Job A –
Answer these questions using the biography of Joe Hastings. Put each answer on its own line, marked the same way.
(i) At which school did Hastings play college football?
(ii) Which player did the 49ers release Hastings to make roster room for in 2013?
(iii) On what date did the Dolphins place Hastings on the reserve/retired list?
Job B – Name every professional team that the Joe Hastings biography says he signed with.
Job C – Carry on the Joe Hastings biography from its final sentence.

Text to read –
Joe Hastings (born May 5, 1987) is a former American football wide receiver. He was signed by the San Francisco 49ers as an undrafted free agent in 2011. He played college football at Washburn.

Playing career

San Francisco 49ers (2011−2012)
Hastings was signed by the San Francisco 49ers as an undrafted free agent following the 2011 NFL Draft on July 27, 2011. He was released following training camp and was signed to the 49ers practice squad on September 4. He was promoted to the active roster for several games late in the season.

In 2012, he was cut by the 49ers after an injury limited his role in training camp.

Sacramento Mountain Lions (2012)
Hastings signed with the UFL's Sacramento Mountain Lions.

San Francisco 49ers (2013)
In 2013, he once again signed with the 49ers. He was released on June 4, 2013, in order to make room on the roster for Kassim Osgood, he was then picked up by the Miami Dolphins.

Miami Dolphins (2013)
On June 13, 2013, Hastings was signed by the Miami Dolphins. On July 8, 2013, the Dolphins placed Hastings on the reserve/retired list.  He retired from professional football the next day.

Data segment –
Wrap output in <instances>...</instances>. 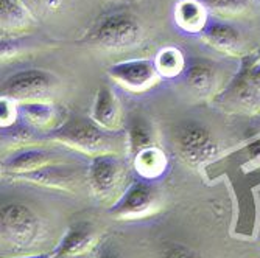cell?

Task result A –
(i) Washburn
(ii) Kassim Osgood
(iii) July 8, 2013

Task result B –
San Francisco 49ers
Sacramento Mountain Lions
Miami Dolphins

Task result C –
Executive career
Hastings was hired by the Philadelphia Eagles as a pro personnel assistant on June 4, 2014.

Coaching career
Hastings was hired by the University of Michigan as a defensive graduate assistant in January 2015.
Hastings became the wide receivers coach at Indiana State University in February 2018.

In February 2021, Hastings was announced by the Indianapolis Colts as an assistant special teams coach.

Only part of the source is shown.